The next morning, you wake up retaining a working, useful memory of only about 5% on how to use the specialized tools and installation of the part.

You retrain that day as a review, but your install time still suffers in comparison. You again feel confident by the end of the day that you understand and go to bed thinking you’ll at least get within 10-20 minutes of the faster techs in your install.

The next morning, you wake up retaining a working, useful memory of only 10% on how to use the specialized tools.

Repeat until you reach 100% mastery and match the other techs in speed and efficiency.

Oops! Scratch that! We are no longer using those tools or that part. We’re switching to this other thing that somehow everyone already knows or understands quickly.
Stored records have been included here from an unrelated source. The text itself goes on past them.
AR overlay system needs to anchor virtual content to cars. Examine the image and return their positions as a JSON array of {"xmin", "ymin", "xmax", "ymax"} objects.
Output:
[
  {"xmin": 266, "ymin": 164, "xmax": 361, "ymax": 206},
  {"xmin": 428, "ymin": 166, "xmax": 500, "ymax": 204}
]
Start over.

This has been my entire development career. I’m so tired.

Comments
  • 1
    They’re doing things fast but are they doing it well?
  • 2
    @black-kite Yup. They are. It’s probably more a brain age thing at this point. They’re all younger than me by about 20-25 years. But, I’ve always been a slower learner in terms of memory and “grasping” new technical and algorithmic concepts. I have to go through many runs of something before it sticks. And I lose it quicker than most if I don’t use it regularly. Suuuuuper frustrating.